_Your task_: Copy out the lines of the records from the line containing "At what distance" through the end of the records, inclusive, and give them back word for word.

_Stored items_:
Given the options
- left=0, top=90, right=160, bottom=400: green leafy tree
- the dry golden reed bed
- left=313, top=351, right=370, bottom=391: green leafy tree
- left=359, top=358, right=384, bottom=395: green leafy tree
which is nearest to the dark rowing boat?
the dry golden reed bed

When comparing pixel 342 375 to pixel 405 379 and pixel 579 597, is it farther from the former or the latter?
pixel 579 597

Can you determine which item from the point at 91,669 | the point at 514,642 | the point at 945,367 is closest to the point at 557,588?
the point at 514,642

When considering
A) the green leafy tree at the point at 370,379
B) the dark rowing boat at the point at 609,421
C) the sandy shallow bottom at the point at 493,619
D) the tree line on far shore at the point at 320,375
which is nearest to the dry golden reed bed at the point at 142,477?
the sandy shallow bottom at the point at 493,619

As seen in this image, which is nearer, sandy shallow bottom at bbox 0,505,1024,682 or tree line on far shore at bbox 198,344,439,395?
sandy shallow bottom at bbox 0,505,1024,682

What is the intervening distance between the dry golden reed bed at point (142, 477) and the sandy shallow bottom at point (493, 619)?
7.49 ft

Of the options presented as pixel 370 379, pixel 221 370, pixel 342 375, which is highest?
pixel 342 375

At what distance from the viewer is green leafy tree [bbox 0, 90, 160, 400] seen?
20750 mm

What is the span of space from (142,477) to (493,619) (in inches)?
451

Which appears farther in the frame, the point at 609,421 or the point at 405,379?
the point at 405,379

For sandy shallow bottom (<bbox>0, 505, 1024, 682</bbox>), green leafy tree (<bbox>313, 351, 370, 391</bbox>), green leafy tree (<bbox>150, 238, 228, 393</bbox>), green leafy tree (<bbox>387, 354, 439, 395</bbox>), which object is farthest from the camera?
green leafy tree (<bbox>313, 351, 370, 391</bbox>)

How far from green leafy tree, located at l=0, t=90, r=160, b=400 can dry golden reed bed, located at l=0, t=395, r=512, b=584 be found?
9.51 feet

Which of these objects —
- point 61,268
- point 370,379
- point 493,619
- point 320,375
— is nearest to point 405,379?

_Answer to the task_:
At what distance from the viewer is green leafy tree [bbox 0, 90, 160, 400] seen?
20750 mm

What is the span of space from (142,477) to (493,619) (in inches)?
451

Which appears farther in the frame, the point at 609,421 or the point at 405,379?
the point at 405,379

For sandy shallow bottom (<bbox>0, 505, 1024, 682</bbox>), green leafy tree (<bbox>313, 351, 370, 391</bbox>), green leafy tree (<bbox>150, 238, 228, 393</bbox>), green leafy tree (<bbox>387, 354, 439, 395</bbox>), which object is farthest from the camera?
green leafy tree (<bbox>313, 351, 370, 391</bbox>)

How far from green leafy tree, located at l=0, t=90, r=160, b=400 can dry golden reed bed, located at l=0, t=395, r=512, b=584 be found?
9.51 feet

Which of these objects —
- point 61,268
- point 370,379
- point 493,619
- point 320,375
— is nearest to point 405,379?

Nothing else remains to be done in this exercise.